> _STUDY MATERIAL_:
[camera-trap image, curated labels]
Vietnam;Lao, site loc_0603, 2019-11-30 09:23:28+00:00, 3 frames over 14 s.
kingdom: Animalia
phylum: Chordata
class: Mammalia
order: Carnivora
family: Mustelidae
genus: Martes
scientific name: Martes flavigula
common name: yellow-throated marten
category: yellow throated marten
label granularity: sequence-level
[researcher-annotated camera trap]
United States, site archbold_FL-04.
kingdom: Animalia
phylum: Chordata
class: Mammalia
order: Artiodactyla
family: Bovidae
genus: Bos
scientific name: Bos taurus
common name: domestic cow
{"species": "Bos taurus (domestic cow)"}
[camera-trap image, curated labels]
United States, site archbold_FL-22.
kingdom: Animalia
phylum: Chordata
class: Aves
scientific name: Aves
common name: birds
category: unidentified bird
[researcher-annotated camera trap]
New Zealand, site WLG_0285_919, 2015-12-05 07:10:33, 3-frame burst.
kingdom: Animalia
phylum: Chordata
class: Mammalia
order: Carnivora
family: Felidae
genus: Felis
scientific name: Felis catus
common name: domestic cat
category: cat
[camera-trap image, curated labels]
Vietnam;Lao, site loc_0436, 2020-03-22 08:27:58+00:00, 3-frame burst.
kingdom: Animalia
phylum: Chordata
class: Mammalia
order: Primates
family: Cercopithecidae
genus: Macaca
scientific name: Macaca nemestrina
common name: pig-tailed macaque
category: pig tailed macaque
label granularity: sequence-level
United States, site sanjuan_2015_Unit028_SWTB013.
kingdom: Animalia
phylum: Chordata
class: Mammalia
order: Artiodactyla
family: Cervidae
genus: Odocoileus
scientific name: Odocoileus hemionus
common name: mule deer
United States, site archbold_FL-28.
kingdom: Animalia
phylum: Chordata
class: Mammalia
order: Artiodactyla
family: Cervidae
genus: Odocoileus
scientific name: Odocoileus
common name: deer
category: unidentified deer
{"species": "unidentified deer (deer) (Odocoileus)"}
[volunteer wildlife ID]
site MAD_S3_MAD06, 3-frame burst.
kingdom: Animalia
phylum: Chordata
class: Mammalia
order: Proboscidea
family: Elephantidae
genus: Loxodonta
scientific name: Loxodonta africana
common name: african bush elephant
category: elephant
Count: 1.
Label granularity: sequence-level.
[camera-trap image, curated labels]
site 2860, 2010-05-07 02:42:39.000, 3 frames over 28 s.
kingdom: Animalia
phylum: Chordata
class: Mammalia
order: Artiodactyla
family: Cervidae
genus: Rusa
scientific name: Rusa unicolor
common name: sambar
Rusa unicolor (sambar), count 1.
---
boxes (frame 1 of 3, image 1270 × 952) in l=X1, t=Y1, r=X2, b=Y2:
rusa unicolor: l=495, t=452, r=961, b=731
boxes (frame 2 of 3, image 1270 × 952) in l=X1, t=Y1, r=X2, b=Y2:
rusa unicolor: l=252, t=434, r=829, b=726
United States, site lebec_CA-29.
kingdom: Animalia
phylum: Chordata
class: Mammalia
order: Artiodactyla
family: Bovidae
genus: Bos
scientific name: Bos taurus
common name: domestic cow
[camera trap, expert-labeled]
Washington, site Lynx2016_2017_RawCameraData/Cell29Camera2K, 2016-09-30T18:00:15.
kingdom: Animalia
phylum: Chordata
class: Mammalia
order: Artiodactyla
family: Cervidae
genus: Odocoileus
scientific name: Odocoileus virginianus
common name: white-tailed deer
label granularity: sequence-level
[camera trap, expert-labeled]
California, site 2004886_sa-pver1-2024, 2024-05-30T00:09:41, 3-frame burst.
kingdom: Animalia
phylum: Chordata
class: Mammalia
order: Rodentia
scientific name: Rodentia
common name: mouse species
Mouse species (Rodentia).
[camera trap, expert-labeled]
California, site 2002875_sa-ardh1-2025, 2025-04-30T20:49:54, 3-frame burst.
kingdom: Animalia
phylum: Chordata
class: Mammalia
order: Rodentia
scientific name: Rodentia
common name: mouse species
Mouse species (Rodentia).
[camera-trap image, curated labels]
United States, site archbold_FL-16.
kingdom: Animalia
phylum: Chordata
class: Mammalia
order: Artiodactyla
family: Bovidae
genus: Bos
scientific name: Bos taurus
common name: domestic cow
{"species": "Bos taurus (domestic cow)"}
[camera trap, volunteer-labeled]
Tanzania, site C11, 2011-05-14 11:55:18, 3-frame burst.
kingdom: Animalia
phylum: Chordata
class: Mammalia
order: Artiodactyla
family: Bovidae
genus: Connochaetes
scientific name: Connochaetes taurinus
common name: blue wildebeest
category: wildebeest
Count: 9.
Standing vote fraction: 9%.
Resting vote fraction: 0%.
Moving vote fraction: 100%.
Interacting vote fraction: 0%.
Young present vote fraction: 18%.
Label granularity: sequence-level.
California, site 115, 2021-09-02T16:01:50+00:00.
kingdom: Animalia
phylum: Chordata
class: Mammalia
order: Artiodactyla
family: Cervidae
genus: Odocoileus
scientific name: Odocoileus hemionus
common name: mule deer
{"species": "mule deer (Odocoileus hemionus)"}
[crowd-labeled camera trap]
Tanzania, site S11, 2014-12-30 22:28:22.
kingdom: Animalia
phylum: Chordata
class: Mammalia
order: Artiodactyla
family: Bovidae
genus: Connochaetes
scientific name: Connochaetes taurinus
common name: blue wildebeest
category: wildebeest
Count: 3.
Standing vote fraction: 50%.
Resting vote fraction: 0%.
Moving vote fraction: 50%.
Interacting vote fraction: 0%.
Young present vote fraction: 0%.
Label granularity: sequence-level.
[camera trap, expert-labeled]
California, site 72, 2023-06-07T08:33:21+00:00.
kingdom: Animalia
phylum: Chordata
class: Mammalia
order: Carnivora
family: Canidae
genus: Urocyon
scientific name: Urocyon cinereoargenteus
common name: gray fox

> _WHAT THIS TASK INVOLVES_: Output the entries above word for word.

> _TASK OUTPUT_:
[camera-trap image, curated labels]
Vietnam;Lao, site loc_0603, 2019-11-30 09:23:28+00:00, 3 frames over 14 s.
kingdom: Animalia
phylum: Chordata
class: Mammalia
order: Carnivora
family: Mustelidae
genus: Martes
scientific name: Martes flavigula
common name: yellow-throated marten
category: yellow throated marten
label granularity: sequence-level
[researcher-annotated camera trap]
United States, site archbold_FL-04.
kingdom: Animalia
phylum: Chordata
class: Mammalia
order: Artiodactyla
family: Bovidae
genus: Bos
scientific name: Bos taurus
common name: domestic cow
{"species": "Bos taurus (domestic cow)"}
[camera-trap image, curated labels]
United States, site archbold_FL-22.
kingdom: Animalia
phylum: Chordata
class: Aves
scientific name: Aves
common name: birds
category: unidentified bird
[researcher-annotated camera trap]
New Zealand, site WLG_0285_919, 2015-12-05 07:10:33, 3-frame burst.
kingdom: Animalia
phylum: Chordata
class: Mammalia
order: Carnivora
family: Felidae
genus: Felis
scientific name: Felis catus
common name: domestic cat
category: cat
[camera-trap image, curated labels]
Vietnam;Lao, site loc_0436, 2020-03-22 08:27:58+00:00, 3-frame burst.
kingdom: Animalia
phylum: Chordata
class: Mammalia
order: Primates
family: Cercopithecidae
genus: Macaca
scientific name: Macaca nemestrina
common name: pig-tailed macaque
category: pig tailed macaque
label granularity: sequence-level
United States, site sanjuan_2015_Unit028_SWTB013.
kingdom: Animalia
phylum: Chordata
class: Mammalia
order: Artiodactyla
family: Cervidae
genus: Odocoileus
scientific name: Odocoileus hemionus
common name: mule deer
United States, site archbold_FL-28.
kingdom: Animalia
phylum: Chordata
class: Mammalia
order: Artiodactyla
family: Cervidae
genus: Odocoileus
scientific name: Odocoileus
common name: deer
category: unidentified deer
{"species": "unidentified deer (deer) (Odocoileus)"}
[volunteer wildlife ID]
site MAD_S3_MAD06, 3-frame burst.
kingdom: Animalia
phylum: Chordata
class: Mammalia
order: Proboscidea
family: Elephantidae
genus: Loxodonta
scientific name: Loxodonta africana
common name: african bush elephant
category: elephant
Count: 1.
Label granularity: sequence-level.
[camera-trap image, curated labels]
site 2860, 2010-05-07 02:42:39.000, 3 frames over 28 s.
kingdom: Animalia
phylum: Chordata
class: Mammalia
order: Artiodactyla
family: Cervidae
genus: Rusa
scientific name: Rusa unicolor
common name: sambar
Rusa unicolor (sambar), count 1.
---
boxes (frame 1 of 3, image 1270 × 952) in l=X1, t=Y1, r=X2, b=Y2:
rusa unicolor: l=495, t=452, r=961, b=731
boxes (frame 2 of 3, image 1270 × 952) in l=X1, t=Y1, r=X2, b=Y2:
rusa unicolor: l=252, t=434, r=829, b=726
United States, site lebec_CA-29.
kingdom: Animalia
phylum: Chordata
class: Mammalia
order: Artiodactyla
family: Bovidae
genus: Bos
scientific name: Bos taurus
common name: domestic cow
[camera trap, expert-labeled]
Washington, site Lynx2016_2017_RawCameraData/Cell29Camera2K, 2016-09-30T18:00:15.
kingdom: Animalia
phylum: Chordata
class: Mammalia
order: Artiodactyla
family: Cervidae
genus: Odocoileus
scientific name: Odocoileus virginianus
common name: white-tailed deer
label granularity: sequence-level
[camera trap, expert-labeled]
California, site 2004886_sa-pver1-2024, 2024-05-30T00:09:41, 3-frame burst.
kingdom: Animalia
phylum: Chordata
class: Mammalia
order: Rodentia
scientific name: Rodentia
common name: mouse species
Mouse species (Rodentia).
[camera trap, expert-labeled]
California, site 2002875_sa-ardh1-2025, 2025-04-30T20:49:54, 3-frame burst.
kingdom: Animalia
phylum: Chordata
class: Mammalia
order: Rodentia
scientific name: Rodentia
common name: mouse species
Mouse species (Rodentia).
[camera-trap image, curated labels]
United States, site archbold_FL-16.
kingdom: Animalia
phylum: Chordata
class: Mammalia
order: Artiodactyla
family: Bovidae
genus: Bos
scientific name: Bos taurus
common name: domestic cow
{"species": "Bos taurus (domestic cow)"}
[camera trap, volunteer-labeled]
Tanzania, site C11, 2011-05-14 11:55:18, 3-frame burst.
kingdom: Animalia
phylum: Chordata
class: Mammalia
order: Artiodactyla
family: Bovidae
genus: Connochaetes
scientific name: Connochaetes taurinus
common name: blue wildebeest
category: wildebeest
Count: 9.
Standing vote fraction: 9%.
Resting vote fraction: 0%.
Moving vote fraction: 100%.
Interacting vote fraction: 0%.
Young present vote fraction: 18%.
Label granularity: sequence-level.
California, site 115, 2021-09-02T16:01:50+00:00.
kingdom: Animalia
phylum: Chordata
class: Mammalia
order: Artiodactyla
family: Cervidae
genus: Odocoileus
scientific name: Odocoileus hemionus
common name: mule deer
{"species": "mule deer (Odocoileus hemionus)"}
[crowd-labeled camera trap]
Tanzania, site S11, 2014-12-30 22:28:22.
kingdom: Animalia
phylum: Chordata
class: Mammalia
order: Artiodactyla
family: Bovidae
genus: Connochaetes
scientific name: Connochaetes taurinus
common name: blue wildebeest
category: wildebeest
Count: 3.
Standing vote fraction: 50%.
Resting vote fraction: 0%.
Moving vote fraction: 50%.
Interacting vote fraction: 0%.
Young present vote fraction: 0%.
Label granularity: sequence-level.
[camera trap, expert-labeled]
California, site 72, 2023-06-07T08:33:21+00:00.
kingdom: Animalia
phylum: Chordata
class: Mammalia
order: Carnivora
family: Canidae
genus: Urocyon
scientific name: Urocyon cinereoargenteus
common name: gray fox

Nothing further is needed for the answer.